Bybee reviews English restrictions on the right to bear arms in public and argues that “the colonists shared the English concern that the mere presence of firearms in the public square presented a danger to the community.” He cites restrictions in New Jersey, Massachusetts, and New Hampshire, although he also notes that some colonies “not only permitted public carry, but mandated it.”
After the Constitution was ratified, states initially were not bound by the Bill of Rights, but their laws were governed by state constitutional provisions similar to the Second Amendment. During this period, Bybee says, “states continued to adopt laws that restricted the public carrying of arms.” He cites further examples of statutes, cases, and commentaries from the 19th and 20th centuries. The majority concludes that “our review of more than 700 years of English and American legal history reveals a strong theme: government has the power to regulate arms in the public square.”

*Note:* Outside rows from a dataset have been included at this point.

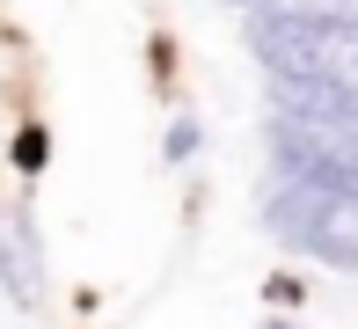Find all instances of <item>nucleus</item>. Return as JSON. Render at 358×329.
I'll return each mask as SVG.
<instances>
[{"label": "nucleus", "instance_id": "1", "mask_svg": "<svg viewBox=\"0 0 358 329\" xmlns=\"http://www.w3.org/2000/svg\"><path fill=\"white\" fill-rule=\"evenodd\" d=\"M241 37H249V59L264 66V80L358 88V8L344 0H256Z\"/></svg>", "mask_w": 358, "mask_h": 329}, {"label": "nucleus", "instance_id": "2", "mask_svg": "<svg viewBox=\"0 0 358 329\" xmlns=\"http://www.w3.org/2000/svg\"><path fill=\"white\" fill-rule=\"evenodd\" d=\"M264 234L322 271H358V197L307 190V183H271L264 190Z\"/></svg>", "mask_w": 358, "mask_h": 329}, {"label": "nucleus", "instance_id": "3", "mask_svg": "<svg viewBox=\"0 0 358 329\" xmlns=\"http://www.w3.org/2000/svg\"><path fill=\"white\" fill-rule=\"evenodd\" d=\"M264 146H271V183H307V190L358 197V132H315V125L271 118Z\"/></svg>", "mask_w": 358, "mask_h": 329}, {"label": "nucleus", "instance_id": "4", "mask_svg": "<svg viewBox=\"0 0 358 329\" xmlns=\"http://www.w3.org/2000/svg\"><path fill=\"white\" fill-rule=\"evenodd\" d=\"M44 286H52V256H44L37 212L0 205V300L15 315H44Z\"/></svg>", "mask_w": 358, "mask_h": 329}, {"label": "nucleus", "instance_id": "5", "mask_svg": "<svg viewBox=\"0 0 358 329\" xmlns=\"http://www.w3.org/2000/svg\"><path fill=\"white\" fill-rule=\"evenodd\" d=\"M198 146H205V125L190 118V110H176L169 132H161V161H169V169H190V161H198Z\"/></svg>", "mask_w": 358, "mask_h": 329}, {"label": "nucleus", "instance_id": "6", "mask_svg": "<svg viewBox=\"0 0 358 329\" xmlns=\"http://www.w3.org/2000/svg\"><path fill=\"white\" fill-rule=\"evenodd\" d=\"M8 161H15V176H44V161H52V132H44V125H22L15 146H8Z\"/></svg>", "mask_w": 358, "mask_h": 329}, {"label": "nucleus", "instance_id": "7", "mask_svg": "<svg viewBox=\"0 0 358 329\" xmlns=\"http://www.w3.org/2000/svg\"><path fill=\"white\" fill-rule=\"evenodd\" d=\"M271 307H307V278L300 271H278V278H271Z\"/></svg>", "mask_w": 358, "mask_h": 329}, {"label": "nucleus", "instance_id": "8", "mask_svg": "<svg viewBox=\"0 0 358 329\" xmlns=\"http://www.w3.org/2000/svg\"><path fill=\"white\" fill-rule=\"evenodd\" d=\"M264 329H307V322H292V315H271V322H264Z\"/></svg>", "mask_w": 358, "mask_h": 329}, {"label": "nucleus", "instance_id": "9", "mask_svg": "<svg viewBox=\"0 0 358 329\" xmlns=\"http://www.w3.org/2000/svg\"><path fill=\"white\" fill-rule=\"evenodd\" d=\"M249 8H256V0H249Z\"/></svg>", "mask_w": 358, "mask_h": 329}]
</instances>
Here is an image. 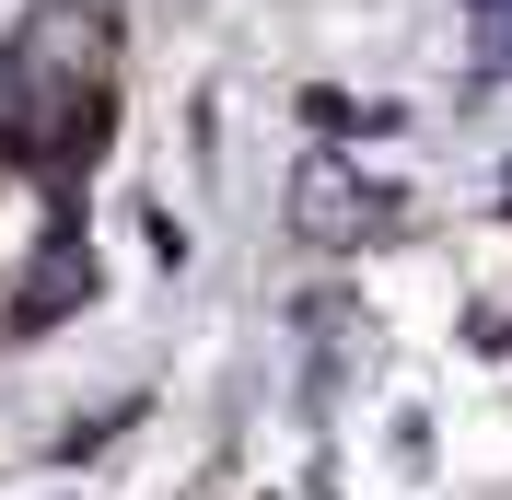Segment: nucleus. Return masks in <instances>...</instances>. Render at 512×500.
<instances>
[{
	"instance_id": "obj_1",
	"label": "nucleus",
	"mask_w": 512,
	"mask_h": 500,
	"mask_svg": "<svg viewBox=\"0 0 512 500\" xmlns=\"http://www.w3.org/2000/svg\"><path fill=\"white\" fill-rule=\"evenodd\" d=\"M291 221H303L315 245H361V233H373V221H384V198L361 187V175H350V163H338V152H315V163H303V175H291Z\"/></svg>"
},
{
	"instance_id": "obj_2",
	"label": "nucleus",
	"mask_w": 512,
	"mask_h": 500,
	"mask_svg": "<svg viewBox=\"0 0 512 500\" xmlns=\"http://www.w3.org/2000/svg\"><path fill=\"white\" fill-rule=\"evenodd\" d=\"M478 70H512V12H489V47H478Z\"/></svg>"
},
{
	"instance_id": "obj_3",
	"label": "nucleus",
	"mask_w": 512,
	"mask_h": 500,
	"mask_svg": "<svg viewBox=\"0 0 512 500\" xmlns=\"http://www.w3.org/2000/svg\"><path fill=\"white\" fill-rule=\"evenodd\" d=\"M478 12H512V0H478Z\"/></svg>"
}]
</instances>
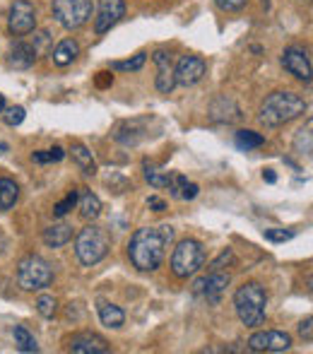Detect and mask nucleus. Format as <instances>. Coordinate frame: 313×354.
Segmentation results:
<instances>
[{
    "mask_svg": "<svg viewBox=\"0 0 313 354\" xmlns=\"http://www.w3.org/2000/svg\"><path fill=\"white\" fill-rule=\"evenodd\" d=\"M173 239V229L169 224L162 227H142L131 236L128 243V258L142 272L157 270L167 256V246Z\"/></svg>",
    "mask_w": 313,
    "mask_h": 354,
    "instance_id": "nucleus-1",
    "label": "nucleus"
},
{
    "mask_svg": "<svg viewBox=\"0 0 313 354\" xmlns=\"http://www.w3.org/2000/svg\"><path fill=\"white\" fill-rule=\"evenodd\" d=\"M306 109H309V104H306L304 97H299V94H294V92H272L270 97L263 102L258 118H260L263 126L280 128V126H285V123L294 121V118L304 116Z\"/></svg>",
    "mask_w": 313,
    "mask_h": 354,
    "instance_id": "nucleus-2",
    "label": "nucleus"
},
{
    "mask_svg": "<svg viewBox=\"0 0 313 354\" xmlns=\"http://www.w3.org/2000/svg\"><path fill=\"white\" fill-rule=\"evenodd\" d=\"M265 306H267V294L258 282H246L236 289L234 308L246 328L263 326V321H265Z\"/></svg>",
    "mask_w": 313,
    "mask_h": 354,
    "instance_id": "nucleus-3",
    "label": "nucleus"
},
{
    "mask_svg": "<svg viewBox=\"0 0 313 354\" xmlns=\"http://www.w3.org/2000/svg\"><path fill=\"white\" fill-rule=\"evenodd\" d=\"M108 248H111V236L104 227L97 224H87L75 239V253L82 266H97L106 258Z\"/></svg>",
    "mask_w": 313,
    "mask_h": 354,
    "instance_id": "nucleus-4",
    "label": "nucleus"
},
{
    "mask_svg": "<svg viewBox=\"0 0 313 354\" xmlns=\"http://www.w3.org/2000/svg\"><path fill=\"white\" fill-rule=\"evenodd\" d=\"M205 263V248H202L200 241L196 239H183V241L176 243L171 253V272L181 280L196 275L198 270Z\"/></svg>",
    "mask_w": 313,
    "mask_h": 354,
    "instance_id": "nucleus-5",
    "label": "nucleus"
},
{
    "mask_svg": "<svg viewBox=\"0 0 313 354\" xmlns=\"http://www.w3.org/2000/svg\"><path fill=\"white\" fill-rule=\"evenodd\" d=\"M17 282L27 292H39L46 289L53 282V268L41 256H27L17 266Z\"/></svg>",
    "mask_w": 313,
    "mask_h": 354,
    "instance_id": "nucleus-6",
    "label": "nucleus"
},
{
    "mask_svg": "<svg viewBox=\"0 0 313 354\" xmlns=\"http://www.w3.org/2000/svg\"><path fill=\"white\" fill-rule=\"evenodd\" d=\"M53 17L61 27L79 29L92 17V0H53Z\"/></svg>",
    "mask_w": 313,
    "mask_h": 354,
    "instance_id": "nucleus-7",
    "label": "nucleus"
},
{
    "mask_svg": "<svg viewBox=\"0 0 313 354\" xmlns=\"http://www.w3.org/2000/svg\"><path fill=\"white\" fill-rule=\"evenodd\" d=\"M8 27H10V32L17 34V37H24V34L34 32V27H37V8H34L29 0H15L12 8H10Z\"/></svg>",
    "mask_w": 313,
    "mask_h": 354,
    "instance_id": "nucleus-8",
    "label": "nucleus"
},
{
    "mask_svg": "<svg viewBox=\"0 0 313 354\" xmlns=\"http://www.w3.org/2000/svg\"><path fill=\"white\" fill-rule=\"evenodd\" d=\"M248 347L253 352H287L292 347V335L282 330H265L256 333L248 340Z\"/></svg>",
    "mask_w": 313,
    "mask_h": 354,
    "instance_id": "nucleus-9",
    "label": "nucleus"
},
{
    "mask_svg": "<svg viewBox=\"0 0 313 354\" xmlns=\"http://www.w3.org/2000/svg\"><path fill=\"white\" fill-rule=\"evenodd\" d=\"M123 15H126V3L123 0H99V12L97 19H94L97 34H106L111 27H116Z\"/></svg>",
    "mask_w": 313,
    "mask_h": 354,
    "instance_id": "nucleus-10",
    "label": "nucleus"
},
{
    "mask_svg": "<svg viewBox=\"0 0 313 354\" xmlns=\"http://www.w3.org/2000/svg\"><path fill=\"white\" fill-rule=\"evenodd\" d=\"M205 75V61L198 56H183L178 61L176 71H173V77H176V84L181 87H193L198 84Z\"/></svg>",
    "mask_w": 313,
    "mask_h": 354,
    "instance_id": "nucleus-11",
    "label": "nucleus"
},
{
    "mask_svg": "<svg viewBox=\"0 0 313 354\" xmlns=\"http://www.w3.org/2000/svg\"><path fill=\"white\" fill-rule=\"evenodd\" d=\"M68 350L75 354H106L108 342L97 333H77L68 342Z\"/></svg>",
    "mask_w": 313,
    "mask_h": 354,
    "instance_id": "nucleus-12",
    "label": "nucleus"
},
{
    "mask_svg": "<svg viewBox=\"0 0 313 354\" xmlns=\"http://www.w3.org/2000/svg\"><path fill=\"white\" fill-rule=\"evenodd\" d=\"M282 66L294 75V77L304 80V82H309L311 80V61H309V56H306L304 48H299V46L287 48L285 56H282Z\"/></svg>",
    "mask_w": 313,
    "mask_h": 354,
    "instance_id": "nucleus-13",
    "label": "nucleus"
},
{
    "mask_svg": "<svg viewBox=\"0 0 313 354\" xmlns=\"http://www.w3.org/2000/svg\"><path fill=\"white\" fill-rule=\"evenodd\" d=\"M227 284H229V275L220 270H212L207 277H202V294H205V299L212 306H217L222 301V294L227 292Z\"/></svg>",
    "mask_w": 313,
    "mask_h": 354,
    "instance_id": "nucleus-14",
    "label": "nucleus"
},
{
    "mask_svg": "<svg viewBox=\"0 0 313 354\" xmlns=\"http://www.w3.org/2000/svg\"><path fill=\"white\" fill-rule=\"evenodd\" d=\"M155 63H157V89L162 94H169L176 87V77H173V68H171V56L167 51H157L155 53Z\"/></svg>",
    "mask_w": 313,
    "mask_h": 354,
    "instance_id": "nucleus-15",
    "label": "nucleus"
},
{
    "mask_svg": "<svg viewBox=\"0 0 313 354\" xmlns=\"http://www.w3.org/2000/svg\"><path fill=\"white\" fill-rule=\"evenodd\" d=\"M34 61H37V51H34L32 44L27 41L12 44V48H10V66L15 71H27V68L34 66Z\"/></svg>",
    "mask_w": 313,
    "mask_h": 354,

As to the extent of that power, the 9th Circuit says “the government may regulate, and even prohibit, in public places—including government buildings, churches, schools, and markets—the open carrying of small arms capable of being concealed, whether they are carried concealed or openly.” It adds that “we need go no further than this, because the Hawai’i firearms licensing scheme Young challenges only applies to ‘a pistol or revolver and ammunition therefor.'”
The four dissenters strongly disagree with the majority’s historical analysis. By their reckoning, “the critical sources on the meaning of the Second Amendment—its text, its historical interpretations by the commentators and courts most proximate to the Founding, and its treatment by early legislatures—unequivocally demonstrate that the Amendment does indeed protect the right to carry a gun outside the home for self-defense, even if that right might be subject to some regulation at its edges.”
In reaching the “startling conclusion” that “a total ban on carrying a handgun outside the home does not implicate the Second Amendment right to bear arms whatsoever,” O’Scannlain et al. say, the majority fails to show that its reading is consistent with the amendment’s text, “that early American cases interpreted the Amendment in this way,” or “even that open public carry was regularly and uncritically subject to legislative prohibitions across our country’s early history.” Instead, “the majority has declared that a state may constitutionally forbid all public carry of firearms, based on the utterly inconsequential fact that the lawful manner of open public carry has historically been subject to modest regulation (but never to outright prohibition).”
You can judge for yourself who has the better of this historical argument between Bybee and O’Scannlain (although be warned that the two opinions together consume 180 pages). But O’Scannlain is surely right that the 9th Circuit’s decision is an outlier. While some appeals court have overturned restrictions on the right to bear arms in public and others have upheld them, the 9th Circuit is the only one to say that right does not exist. Some clarity from the Supreme Court would be nice.